▶ Exercise
List every U.S. state named in the commentary on cap-and-trade below.

▶ Text section
** begin **
Oregon is less than three months away from the next meeting of the Legislature and cap-and-trade is coming back.
While California is setting the cap-and-trade example with sky-high power rates and rolling blackouts, Oregon’s State Senator Michael Dembrow is reworking the bill that failed to get enough Democratic votes earlier this year.
Last summer’s attempt at imposing cap-and-trade gave rise to the Timber Unity movement, who descended on the capitol with hundreds of log trucks and whose Facebook group has more than 53,000 members.
The latest tweaks are aimed at bringing skeptical Democrats on board and stifling Republican dissent.
But, here’s the thing…. Cap-and-trade can’t be tweaked. The proposal is fundamentally flawed. It’s all pain and no gain. In fact, the only way cap-and-trade “works” is if the pain is bigger than the gain.
The state itself estimates gas prices will increase by more than 20 cents a gallon in the first year alone, which would give Oregon the third highest prices in the country—below California and Hawaii. No amount of tweaking will make that go away.
Put simply, cap-and-trade won’t work in Oregon. And no amount of reworking will make it work. Our legislators can avoid log trucks rolling through Salem and rolling blackouts throughout the state by shelving their plans for cap-and-trade.
Eric Fruits, Ph.D. is Vice President of Research at Cascade Policy Institute, Oregon’s free market public policy research organization.
** end **
▶ Scene question records
** begin **
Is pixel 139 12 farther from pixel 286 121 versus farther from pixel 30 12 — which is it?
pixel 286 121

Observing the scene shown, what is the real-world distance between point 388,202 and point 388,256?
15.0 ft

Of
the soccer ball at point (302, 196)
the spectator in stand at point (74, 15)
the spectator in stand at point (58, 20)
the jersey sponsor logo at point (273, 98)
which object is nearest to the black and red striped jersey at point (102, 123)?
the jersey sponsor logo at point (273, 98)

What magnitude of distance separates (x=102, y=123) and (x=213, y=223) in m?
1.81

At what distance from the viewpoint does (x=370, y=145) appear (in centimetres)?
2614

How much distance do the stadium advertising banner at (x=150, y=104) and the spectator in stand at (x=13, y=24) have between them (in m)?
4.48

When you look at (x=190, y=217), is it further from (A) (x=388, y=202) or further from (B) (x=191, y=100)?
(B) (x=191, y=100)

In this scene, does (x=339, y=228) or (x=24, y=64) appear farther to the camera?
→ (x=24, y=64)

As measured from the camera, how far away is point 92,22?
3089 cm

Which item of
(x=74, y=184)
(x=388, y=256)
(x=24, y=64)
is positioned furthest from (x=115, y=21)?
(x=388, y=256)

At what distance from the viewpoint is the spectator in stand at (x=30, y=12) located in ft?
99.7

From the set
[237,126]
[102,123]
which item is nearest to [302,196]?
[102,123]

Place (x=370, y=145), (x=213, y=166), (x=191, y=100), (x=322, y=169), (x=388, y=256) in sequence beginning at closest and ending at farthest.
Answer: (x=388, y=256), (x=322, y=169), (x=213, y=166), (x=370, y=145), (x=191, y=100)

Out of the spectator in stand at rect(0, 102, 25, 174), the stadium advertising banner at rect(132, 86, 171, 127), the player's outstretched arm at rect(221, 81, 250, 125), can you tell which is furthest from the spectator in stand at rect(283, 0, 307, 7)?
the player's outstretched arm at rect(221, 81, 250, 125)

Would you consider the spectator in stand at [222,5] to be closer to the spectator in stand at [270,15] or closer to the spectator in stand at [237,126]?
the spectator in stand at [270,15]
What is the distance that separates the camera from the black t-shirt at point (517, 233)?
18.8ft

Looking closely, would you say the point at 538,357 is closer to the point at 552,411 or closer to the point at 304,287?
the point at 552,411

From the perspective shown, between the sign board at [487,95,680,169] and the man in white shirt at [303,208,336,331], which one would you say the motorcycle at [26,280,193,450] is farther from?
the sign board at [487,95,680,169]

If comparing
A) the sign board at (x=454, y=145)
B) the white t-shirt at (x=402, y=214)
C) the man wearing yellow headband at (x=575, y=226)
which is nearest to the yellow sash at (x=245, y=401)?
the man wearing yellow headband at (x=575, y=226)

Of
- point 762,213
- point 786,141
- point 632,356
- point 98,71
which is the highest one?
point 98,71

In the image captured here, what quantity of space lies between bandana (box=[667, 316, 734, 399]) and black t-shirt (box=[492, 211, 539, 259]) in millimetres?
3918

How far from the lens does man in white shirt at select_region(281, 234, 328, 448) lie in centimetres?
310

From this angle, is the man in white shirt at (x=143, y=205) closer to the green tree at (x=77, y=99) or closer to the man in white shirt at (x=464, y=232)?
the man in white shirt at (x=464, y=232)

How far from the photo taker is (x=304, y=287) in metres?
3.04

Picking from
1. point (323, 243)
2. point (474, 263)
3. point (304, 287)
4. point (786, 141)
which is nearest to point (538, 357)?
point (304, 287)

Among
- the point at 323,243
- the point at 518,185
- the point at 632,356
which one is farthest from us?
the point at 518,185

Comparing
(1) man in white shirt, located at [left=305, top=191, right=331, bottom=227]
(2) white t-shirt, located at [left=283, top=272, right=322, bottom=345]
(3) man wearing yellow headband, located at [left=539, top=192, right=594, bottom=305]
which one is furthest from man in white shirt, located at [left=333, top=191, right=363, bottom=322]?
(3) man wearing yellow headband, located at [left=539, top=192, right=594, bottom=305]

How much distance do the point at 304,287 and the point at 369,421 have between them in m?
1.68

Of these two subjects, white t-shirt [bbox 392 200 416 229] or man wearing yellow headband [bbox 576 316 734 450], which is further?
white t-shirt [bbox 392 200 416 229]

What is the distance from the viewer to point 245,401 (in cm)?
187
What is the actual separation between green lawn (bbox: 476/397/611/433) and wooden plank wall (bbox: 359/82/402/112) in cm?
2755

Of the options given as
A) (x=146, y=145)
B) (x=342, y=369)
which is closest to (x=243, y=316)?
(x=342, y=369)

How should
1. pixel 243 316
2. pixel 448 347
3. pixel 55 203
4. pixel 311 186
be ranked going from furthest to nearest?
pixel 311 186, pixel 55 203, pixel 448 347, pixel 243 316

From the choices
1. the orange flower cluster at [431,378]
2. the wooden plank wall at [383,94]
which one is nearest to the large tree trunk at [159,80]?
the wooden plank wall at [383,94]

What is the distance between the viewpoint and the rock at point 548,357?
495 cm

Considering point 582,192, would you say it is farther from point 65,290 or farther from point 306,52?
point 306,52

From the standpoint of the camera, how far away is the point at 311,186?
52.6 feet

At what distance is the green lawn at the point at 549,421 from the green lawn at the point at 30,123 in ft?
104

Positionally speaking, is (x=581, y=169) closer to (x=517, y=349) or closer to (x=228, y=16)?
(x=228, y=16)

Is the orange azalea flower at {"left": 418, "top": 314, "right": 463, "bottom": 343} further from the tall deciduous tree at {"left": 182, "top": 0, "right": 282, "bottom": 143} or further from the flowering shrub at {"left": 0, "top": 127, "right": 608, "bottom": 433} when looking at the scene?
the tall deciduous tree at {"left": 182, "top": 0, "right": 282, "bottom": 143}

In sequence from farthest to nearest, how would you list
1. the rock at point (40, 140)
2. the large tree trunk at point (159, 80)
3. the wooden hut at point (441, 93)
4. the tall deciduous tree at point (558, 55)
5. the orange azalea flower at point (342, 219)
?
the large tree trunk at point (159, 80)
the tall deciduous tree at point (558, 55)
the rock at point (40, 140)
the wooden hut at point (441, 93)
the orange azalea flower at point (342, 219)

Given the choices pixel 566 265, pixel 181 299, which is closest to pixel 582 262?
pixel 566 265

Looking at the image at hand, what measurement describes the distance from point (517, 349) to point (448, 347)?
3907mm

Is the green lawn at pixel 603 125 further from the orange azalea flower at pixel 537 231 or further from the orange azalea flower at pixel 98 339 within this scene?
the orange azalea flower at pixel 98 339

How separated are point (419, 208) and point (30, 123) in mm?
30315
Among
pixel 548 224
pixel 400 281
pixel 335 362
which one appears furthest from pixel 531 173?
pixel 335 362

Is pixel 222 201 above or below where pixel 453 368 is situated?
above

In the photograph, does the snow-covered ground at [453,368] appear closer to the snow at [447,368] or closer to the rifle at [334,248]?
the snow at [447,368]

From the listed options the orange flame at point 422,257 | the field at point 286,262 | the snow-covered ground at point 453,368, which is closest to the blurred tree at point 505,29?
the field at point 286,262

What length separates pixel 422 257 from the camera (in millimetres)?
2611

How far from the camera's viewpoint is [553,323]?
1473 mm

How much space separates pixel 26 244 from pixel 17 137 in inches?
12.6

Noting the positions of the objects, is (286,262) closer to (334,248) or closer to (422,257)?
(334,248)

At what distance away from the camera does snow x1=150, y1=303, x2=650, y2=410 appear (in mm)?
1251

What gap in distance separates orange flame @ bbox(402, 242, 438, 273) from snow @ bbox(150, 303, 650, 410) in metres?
** end **
▶ Task solution
Oregon, California, Hawaii